The fact that the ACFM is greater then the SCFM is the reason the terminal conveying velocity in a pneumatic system is greater then the pick up velocity as long as you use the same diameter pipe.

Regards

Regards ■

Dear All ,

i am still anable to understand that howcome you have taken pressure at pickup of 0. 8 barg in the longer pipeline and of 0.5 barg in the shorter one .

secondly what my personal view is that the pressure drop per unit length in the Shorter pipeline will be more hence expansion of gases per unit pipelength is more in the shorter one but finally at the terminal point the the terminal velocity shall be same in both the cases.

secondly can anybody help in calculating the actual pressure drop which a designer shall consider i.e the blower/compressor capacity a designer have to consider if he knows the material to air ratio to be considered & the the pick up velocity to be considered and the conveying distance,i.e Equivalent length to be considered & the characterstics of the material to be conveyed .

thanks and regards

sachin ■

Dear Sachin,

If you have 2 different pipe lengths of the same diameter and with the same blower, then there can be 2 situations.

1)Capacity is the same

Then, the pressure is different (0.5 barg and 0.8 barg)and the begin velocity is different.

The end velocity is the same

Pressure drop per meter is the same, causing a higher pressure drop at a longer length.

2)Pressure is the same

Then, the capacity is different and the begin velocity is the same.

The end velocity is the same

Pressure drop per meter is different, caused by a lower Solid loading Ratio at a longer length.

lower pressure drop per meter * longer length = same pressure drop

Your second question comprises the complete knowledge of pneumatic conveying, which is too complex to explain in this forum in short.

The advice would be to buy some books, dealing with this subject.

best regards ■

Dear Sir ,

Please suggest me some book which will cover maximum no of aspects related to the specified topic , i have already read a few books but i am still not clear with the subject and till date i am anable to bring the results into practice.

#### AVAILABLE DATA

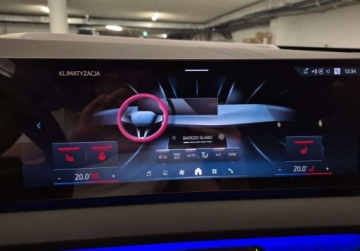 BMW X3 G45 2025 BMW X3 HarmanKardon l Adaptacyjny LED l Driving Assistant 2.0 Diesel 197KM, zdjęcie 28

#### PROBLEM DESCRIPTION
Could you reproduce the forum thread on pneumatic conveying velocity and pressure drop above, word for word and in full?

#### ANSWER SECTION
The fact that the ACFM is greater then the SCFM is the reason the terminal conveying velocity in a pneumatic system is greater then the pick up velocity as long as you use the same diameter pipe.

Regards

Regards ■

Dear All ,

i am still anable to understand that howcome you have taken pressure at pickup of 0. 8 barg in the longer pipeline and of 0.5 barg in the shorter one .

secondly what my personal view is that the pressure drop per unit length in the Shorter pipeline will be more hence expansion of gases per unit pipelength is more in the shorter one but finally at the terminal point the the terminal velocity shall be same in both the cases.

secondly can anybody help in calculating the actual pressure drop which a designer shall consider i.e the blower/compressor capacity a designer have to consider if he knows the material to air ratio to be considered & the the pick up velocity to be considered and the conveying distance,i.e Equivalent length to be considered & the characterstics of the material to be conveyed .

thanks and regards

sachin ■

Dear Sachin,

If you have 2 different pipe lengths of the same diameter and with the same blower, then there can be 2 situations.

1)Capacity is the same

Then, the pressure is different (0.5 barg and 0.8 barg)and the begin velocity is different.

The end velocity is the same

Pressure drop per meter is the same, causing a higher pressure drop at a longer length.

2)Pressure is the same

Then, the capacity is different and the begin velocity is the same.

The end velocity is the same

Pressure drop per meter is different, caused by a lower Solid loading Ratio at a longer length.

lower pressure drop per meter * longer length = same pressure drop

Your second question comprises the complete knowledge of pneumatic conveying, which is too complex to explain in this forum in short.

The advice would be to buy some books, dealing with this subject.

best regards ■

Dear Sir ,

Please suggest me some book which will cover maximum no of aspects related to the specified topic , i have already read a few books but i am still not clear with the subject and till date i am anable to bring the results into practice.